Dataset records:
________________________

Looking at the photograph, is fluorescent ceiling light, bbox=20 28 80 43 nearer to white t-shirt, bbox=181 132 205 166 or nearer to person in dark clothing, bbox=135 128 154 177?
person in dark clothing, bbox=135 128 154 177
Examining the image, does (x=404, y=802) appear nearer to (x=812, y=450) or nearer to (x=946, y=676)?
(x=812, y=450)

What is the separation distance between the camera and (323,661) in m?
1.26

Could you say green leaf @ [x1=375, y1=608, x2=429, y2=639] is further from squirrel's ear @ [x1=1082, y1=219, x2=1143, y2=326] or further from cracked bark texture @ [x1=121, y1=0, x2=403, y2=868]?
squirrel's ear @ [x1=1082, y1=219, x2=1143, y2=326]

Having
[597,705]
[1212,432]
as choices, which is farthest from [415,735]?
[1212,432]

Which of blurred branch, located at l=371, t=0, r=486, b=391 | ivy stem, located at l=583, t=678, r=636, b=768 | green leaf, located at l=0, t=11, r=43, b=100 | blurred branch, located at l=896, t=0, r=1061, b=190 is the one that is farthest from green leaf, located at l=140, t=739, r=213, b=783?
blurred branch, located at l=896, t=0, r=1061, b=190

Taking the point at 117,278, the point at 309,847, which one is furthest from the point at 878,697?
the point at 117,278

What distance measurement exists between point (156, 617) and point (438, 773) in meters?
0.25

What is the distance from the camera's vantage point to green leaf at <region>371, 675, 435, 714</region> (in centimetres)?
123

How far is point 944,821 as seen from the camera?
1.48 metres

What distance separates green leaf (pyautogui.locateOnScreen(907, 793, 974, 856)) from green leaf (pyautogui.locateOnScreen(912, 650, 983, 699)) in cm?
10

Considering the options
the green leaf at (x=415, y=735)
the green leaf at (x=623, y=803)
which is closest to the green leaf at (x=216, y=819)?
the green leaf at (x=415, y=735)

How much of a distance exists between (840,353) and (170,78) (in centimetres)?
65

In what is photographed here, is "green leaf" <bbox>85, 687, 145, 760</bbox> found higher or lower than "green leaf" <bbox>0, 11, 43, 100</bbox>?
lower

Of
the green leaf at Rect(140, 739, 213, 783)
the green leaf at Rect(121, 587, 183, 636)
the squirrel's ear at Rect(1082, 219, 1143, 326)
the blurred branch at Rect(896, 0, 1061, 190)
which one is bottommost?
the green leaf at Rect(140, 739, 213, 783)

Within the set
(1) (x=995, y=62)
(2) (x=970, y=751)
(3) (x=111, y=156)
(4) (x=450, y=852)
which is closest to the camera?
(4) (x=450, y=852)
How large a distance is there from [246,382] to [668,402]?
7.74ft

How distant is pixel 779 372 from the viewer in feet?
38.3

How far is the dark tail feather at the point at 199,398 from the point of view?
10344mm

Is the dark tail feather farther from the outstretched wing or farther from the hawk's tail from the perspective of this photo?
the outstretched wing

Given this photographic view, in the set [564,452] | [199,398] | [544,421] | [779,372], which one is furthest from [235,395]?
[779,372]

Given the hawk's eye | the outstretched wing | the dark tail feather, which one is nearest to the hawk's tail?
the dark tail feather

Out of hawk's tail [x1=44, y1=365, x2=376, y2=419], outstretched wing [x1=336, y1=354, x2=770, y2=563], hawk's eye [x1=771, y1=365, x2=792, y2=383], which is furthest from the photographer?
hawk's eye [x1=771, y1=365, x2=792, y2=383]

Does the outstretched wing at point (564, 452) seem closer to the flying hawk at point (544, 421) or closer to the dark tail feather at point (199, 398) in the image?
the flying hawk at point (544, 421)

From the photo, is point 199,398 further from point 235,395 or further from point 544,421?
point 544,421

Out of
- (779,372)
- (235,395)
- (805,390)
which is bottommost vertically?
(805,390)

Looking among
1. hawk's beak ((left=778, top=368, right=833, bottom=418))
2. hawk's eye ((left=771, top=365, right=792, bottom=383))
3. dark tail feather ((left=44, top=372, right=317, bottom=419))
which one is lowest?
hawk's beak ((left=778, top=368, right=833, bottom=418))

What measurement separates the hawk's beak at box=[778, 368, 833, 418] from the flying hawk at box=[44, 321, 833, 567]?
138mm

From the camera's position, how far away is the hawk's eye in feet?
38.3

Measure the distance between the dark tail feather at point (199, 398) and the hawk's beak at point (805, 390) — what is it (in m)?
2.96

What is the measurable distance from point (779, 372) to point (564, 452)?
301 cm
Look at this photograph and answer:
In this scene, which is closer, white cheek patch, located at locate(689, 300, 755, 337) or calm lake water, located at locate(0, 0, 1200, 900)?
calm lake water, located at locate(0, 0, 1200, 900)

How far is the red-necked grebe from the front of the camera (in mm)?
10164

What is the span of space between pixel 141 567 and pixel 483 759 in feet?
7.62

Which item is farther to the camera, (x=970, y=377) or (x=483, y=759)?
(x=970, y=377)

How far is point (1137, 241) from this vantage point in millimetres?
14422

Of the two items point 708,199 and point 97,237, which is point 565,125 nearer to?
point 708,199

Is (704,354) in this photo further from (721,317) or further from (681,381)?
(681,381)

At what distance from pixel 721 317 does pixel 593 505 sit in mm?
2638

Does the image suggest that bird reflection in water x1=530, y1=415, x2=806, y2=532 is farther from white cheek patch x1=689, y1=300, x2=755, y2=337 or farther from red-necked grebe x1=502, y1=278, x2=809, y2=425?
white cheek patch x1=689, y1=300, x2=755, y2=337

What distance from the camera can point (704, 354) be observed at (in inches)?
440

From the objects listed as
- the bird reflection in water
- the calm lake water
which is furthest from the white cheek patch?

________________________

Brief: Copy the records word for word from the line containing "Is (704,354) in" through the end of the records, including both the first and the last line.

Written answer:
Is (704,354) in this photo further from (721,317) or further from (681,381)?
(681,381)

At what distance from pixel 721 317 does pixel 593 505 sit in mm?
2638

Does the image suggest that bird reflection in water x1=530, y1=415, x2=806, y2=532 is farther from white cheek patch x1=689, y1=300, x2=755, y2=337 or farther from red-necked grebe x1=502, y1=278, x2=809, y2=425?
white cheek patch x1=689, y1=300, x2=755, y2=337

What distance from the camera can point (704, 354) be observed at (in inches)?
440

From the objects listed as
- the bird reflection in water
- the calm lake water
which is furthest from the white cheek patch?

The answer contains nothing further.